I am not sure how to evaluate my data correctly, since the outcome (dependent variable) is on an ordinal categorical scale and there are two independent variables.
To simplify my experiment:
Each subject is assigned to one of three different Times
(morning, noon or afternoon) and receives one Treatment
(A,B or C). Afterwards a test is performed and the outcome is an ordinal categorical Score
(1, 2 or 3).
The data can be summarized in three tables (one for each Time
):
Time = Morning
Score
Treatment "1" "2" "3"
A 19 10 20
B 6 7 5
C 17 16 11
Time = Noon
Score
Treatment "1" "2" "3"
A 23 14 12
B 15 33 15
C 14 15 19
Time = Afternoon
Score
Treatment "1" "2" "3"
A 11 15 12
B 17 18 15
C 9 15 19
So the research question is: which treatment dependent on the time results in the best scores?
If the outcome would be some continuous normal distributed data, I would apply pair-wise ANOVAs and post hoc t-tests.
However in the given situation I have no experience and googling did not help me, that is why I am asking here for help.
Here it is stated that for tables larger than 2x2, in the case that the chi-squared test is significant, post hoc chi-squared tests of the format 2x2 can be applied.

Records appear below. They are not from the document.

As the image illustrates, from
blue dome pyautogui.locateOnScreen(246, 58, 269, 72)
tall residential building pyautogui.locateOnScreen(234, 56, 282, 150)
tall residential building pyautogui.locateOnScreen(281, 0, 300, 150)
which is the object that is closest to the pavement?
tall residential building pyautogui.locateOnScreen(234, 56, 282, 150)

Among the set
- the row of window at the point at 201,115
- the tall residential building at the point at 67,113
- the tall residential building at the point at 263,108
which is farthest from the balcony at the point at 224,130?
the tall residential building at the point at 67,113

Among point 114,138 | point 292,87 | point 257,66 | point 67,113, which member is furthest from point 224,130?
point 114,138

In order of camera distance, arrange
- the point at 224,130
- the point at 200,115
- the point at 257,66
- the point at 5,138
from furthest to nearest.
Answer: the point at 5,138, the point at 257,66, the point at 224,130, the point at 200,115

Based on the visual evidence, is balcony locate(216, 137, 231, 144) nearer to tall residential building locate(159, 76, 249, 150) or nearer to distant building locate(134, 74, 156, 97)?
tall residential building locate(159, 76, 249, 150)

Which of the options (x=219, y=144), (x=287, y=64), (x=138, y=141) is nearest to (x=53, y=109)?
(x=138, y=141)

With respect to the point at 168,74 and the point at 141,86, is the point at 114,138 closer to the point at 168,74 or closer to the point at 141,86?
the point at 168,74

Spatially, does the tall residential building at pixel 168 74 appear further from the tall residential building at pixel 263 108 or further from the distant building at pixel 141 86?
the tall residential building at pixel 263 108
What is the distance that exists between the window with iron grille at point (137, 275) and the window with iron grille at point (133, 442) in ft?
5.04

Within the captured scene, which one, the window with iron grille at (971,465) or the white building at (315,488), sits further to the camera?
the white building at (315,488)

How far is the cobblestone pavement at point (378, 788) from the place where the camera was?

My question is the following: Do I summarize the data in one big table, something like:
Morning/A
Morning/B
Morning/C
Noon/A
Noon/B
Noon/C
...
applying the chi-squared test and then following by pair-wise tests (like Morning/A vs Morning/B)? Or which statistical approach is the appropriate with post hoc tests to answer the research question?
P.S. The analysis is done with R, so if anyone has a tutorial or a link with an example that would be really helpful.
Edit 1)
I decide to edit my question and append my current approach, as it is still a part of the current question, if I should open a new question please let me know.
Taking the answer of @(Frank Harrell) into account I tried using "Ordinal Logistic Regression" (OLR).
My hypothesis is that:
Treatment C
results in higher scores for Noon
and Afternoon
.
However reading the course Material from Prof. Harrell, I have the "idea" that the hypothesis should be:
Treatment
interacts with Time
.
Question E1) Am I correct about the adjustment of the hypothesis for (OLR)?
So this is what I tried(I should say that my data has two more score values than in my example above, it was designed exemplary, in my case there are the following scores 0,1,2,3 and 4
):
polr(formula = Outcome ~ Treatment + Time , data = Data, Hess = T)
getting the following results
Value Std. Error t value p value
TreatmentB -0.26373775 1.0059962 -0.26216576 0.793
TreatmentC -0.62342836 0.8070730 -0.77245595 0.440
TimeNoon 0.08236084 0.8257454 0.09974121 0.921
TimeAfterNoon 0.74163895 0.9282499 0.79896475 0.424
TreatmentB:TimeNoon -0.53242839 1.1327578 -0.47002844 0.638
TreatmentC:TimeNoon 0.19885488 0.9406062 0.21141141 0.833
TreatmentB:TimeAfterNoon -0.56413612 1.2321034 -0.45786428 0.647
TreatmentC:TimeAfterNoon -1.32190703 1.0447585 -1.26527520 0.206
0|1 -3.96290826 0.8499135 -4.66271949 0.000
1|2 -2.60173952 0.7747232 -3.35828277 0.001
2|3 -0.56198118 0.7460030 -0.75332292 0.451
3|4 2.46049479 0.7878248 3.12314968 0.002
Questions E2)
As the interaction are all not significant, $H_0$ can not be rejected?
So the conclusion here is: The outcome does not depend on the interaction between Treatment
and Time
?
Let us assume the interactions would have been significant (TreatmentB:TimeNoon
and TreatmentC:TimeNoon
) and $H_0$ is rejected:
My conclusion would be that the best scores are reach for Treatment B
and C
during Noon
, is this assumption correct? In the second step I would like to make a statement which of the two treatments is the better one. Is it enough to check whether on of both is significant or which approach is the correct one here? Do I need further post hoc test to make a statement like this?